Photo Journal: Uncovering Istanbul, Turkey
Admittedly when Turkey was thrown onto our list of possible trips late last year, I was a bit reluctant to vote for it. There are still so many “basic” places I haven’t yet visited, like, um, Italy! Anyway, after much debate my friends and I selected seven cities across the Turkish landscape for our (much needed) 12 day holiday.
From the second we landed to the hour we departed — my experience in Turkey, with all of its magnanimously-hospitable people, deeply-diverse culture, beautifully-varied landscapes and hundreds of eggplant dishes (and some others as well :), blew my expectations out of the water. The country, which straddles both Europe and Asia, is filled with a patchwork of cultural influences due to cross-continental invasions including Greek, Persian, Celts, Romans, Macedonians, Arabs, Mongols (you get the idea..). So Turkish culture today is an unexpected (at least for me) blend of Greek and Turkish, Muslim and Christian elements.

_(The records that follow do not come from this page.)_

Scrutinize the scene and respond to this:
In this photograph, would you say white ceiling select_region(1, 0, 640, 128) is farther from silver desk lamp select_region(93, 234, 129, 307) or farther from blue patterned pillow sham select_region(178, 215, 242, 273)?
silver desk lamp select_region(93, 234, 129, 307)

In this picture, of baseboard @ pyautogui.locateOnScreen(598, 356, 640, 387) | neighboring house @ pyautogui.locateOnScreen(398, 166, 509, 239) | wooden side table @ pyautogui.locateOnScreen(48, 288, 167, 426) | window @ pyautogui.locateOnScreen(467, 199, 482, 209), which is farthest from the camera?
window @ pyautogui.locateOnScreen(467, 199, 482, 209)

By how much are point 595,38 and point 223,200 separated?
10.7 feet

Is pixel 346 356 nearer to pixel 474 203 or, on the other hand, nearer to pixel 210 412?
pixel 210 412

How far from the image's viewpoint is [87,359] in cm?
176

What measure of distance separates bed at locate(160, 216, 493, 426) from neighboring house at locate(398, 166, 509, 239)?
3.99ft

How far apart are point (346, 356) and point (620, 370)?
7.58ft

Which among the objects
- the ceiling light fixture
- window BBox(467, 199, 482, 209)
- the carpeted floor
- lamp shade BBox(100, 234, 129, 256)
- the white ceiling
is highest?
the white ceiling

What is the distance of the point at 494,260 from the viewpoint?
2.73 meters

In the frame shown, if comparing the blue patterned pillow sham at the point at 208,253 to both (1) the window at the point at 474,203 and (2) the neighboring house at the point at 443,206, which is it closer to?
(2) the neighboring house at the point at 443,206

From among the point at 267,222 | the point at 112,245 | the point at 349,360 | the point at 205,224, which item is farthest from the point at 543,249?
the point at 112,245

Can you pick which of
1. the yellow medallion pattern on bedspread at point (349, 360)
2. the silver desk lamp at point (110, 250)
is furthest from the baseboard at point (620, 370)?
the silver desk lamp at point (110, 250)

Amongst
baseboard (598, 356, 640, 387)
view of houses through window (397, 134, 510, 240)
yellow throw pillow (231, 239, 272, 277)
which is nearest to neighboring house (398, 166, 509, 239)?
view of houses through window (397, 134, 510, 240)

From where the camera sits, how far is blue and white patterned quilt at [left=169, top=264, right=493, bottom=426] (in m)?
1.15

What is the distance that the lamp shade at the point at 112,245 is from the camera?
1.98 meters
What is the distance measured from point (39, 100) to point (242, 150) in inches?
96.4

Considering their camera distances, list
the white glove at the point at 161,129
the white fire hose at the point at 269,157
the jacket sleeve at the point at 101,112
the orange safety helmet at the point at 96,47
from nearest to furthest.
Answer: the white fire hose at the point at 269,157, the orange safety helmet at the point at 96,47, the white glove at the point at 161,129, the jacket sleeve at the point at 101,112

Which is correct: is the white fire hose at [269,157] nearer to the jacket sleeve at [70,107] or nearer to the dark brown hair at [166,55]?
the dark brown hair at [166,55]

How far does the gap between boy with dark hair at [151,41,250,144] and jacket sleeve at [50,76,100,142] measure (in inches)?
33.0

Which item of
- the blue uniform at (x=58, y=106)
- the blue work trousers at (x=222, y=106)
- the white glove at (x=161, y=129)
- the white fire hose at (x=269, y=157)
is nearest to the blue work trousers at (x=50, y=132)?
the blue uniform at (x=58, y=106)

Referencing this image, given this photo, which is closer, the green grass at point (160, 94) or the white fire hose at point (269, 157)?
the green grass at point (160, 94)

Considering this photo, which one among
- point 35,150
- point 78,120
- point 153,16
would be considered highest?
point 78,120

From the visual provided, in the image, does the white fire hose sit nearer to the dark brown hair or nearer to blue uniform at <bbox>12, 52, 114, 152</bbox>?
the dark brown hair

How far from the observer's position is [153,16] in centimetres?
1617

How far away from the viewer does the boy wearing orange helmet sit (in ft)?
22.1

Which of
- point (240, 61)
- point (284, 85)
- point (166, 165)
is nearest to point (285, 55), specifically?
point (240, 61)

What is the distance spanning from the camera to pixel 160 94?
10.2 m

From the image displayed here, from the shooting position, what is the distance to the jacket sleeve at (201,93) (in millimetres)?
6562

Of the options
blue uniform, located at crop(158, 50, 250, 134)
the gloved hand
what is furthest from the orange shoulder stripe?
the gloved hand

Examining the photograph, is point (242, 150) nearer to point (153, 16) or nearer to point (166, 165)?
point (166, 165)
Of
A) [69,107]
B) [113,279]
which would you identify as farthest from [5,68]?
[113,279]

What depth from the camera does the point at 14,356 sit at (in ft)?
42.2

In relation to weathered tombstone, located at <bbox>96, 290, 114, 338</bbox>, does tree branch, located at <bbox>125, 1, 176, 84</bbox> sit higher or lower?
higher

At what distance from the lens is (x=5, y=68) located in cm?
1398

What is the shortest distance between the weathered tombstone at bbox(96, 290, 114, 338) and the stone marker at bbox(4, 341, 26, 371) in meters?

Like a Turkish hamam, Istanbul’s ancient, older and new cultures expose layers of time. For example the Hagia Sofia mosque was the world’s largest Catholic cathedral for a thousand years until the 16th century when it was plastered, built over as a mosque. Today, the peeled layers of plaster in this mosque-turned-museum reveal the story of the Holy Trinity laid out in mosaic tiles (see photo 5-8 in the above gallery or click here). It was ironic and amazing to see these two deeply historic religions, in perpetually holy-warring circumstances, coexist as a timeless and unified work of art.
That is just one example of Turkey’s beautifully complex culture. Istanbul itself contains many many many more mind-boggling artifacts, relics, museums that layer on its rich and multifaceted mix of histories, of which I hope you’ll take the time out to see!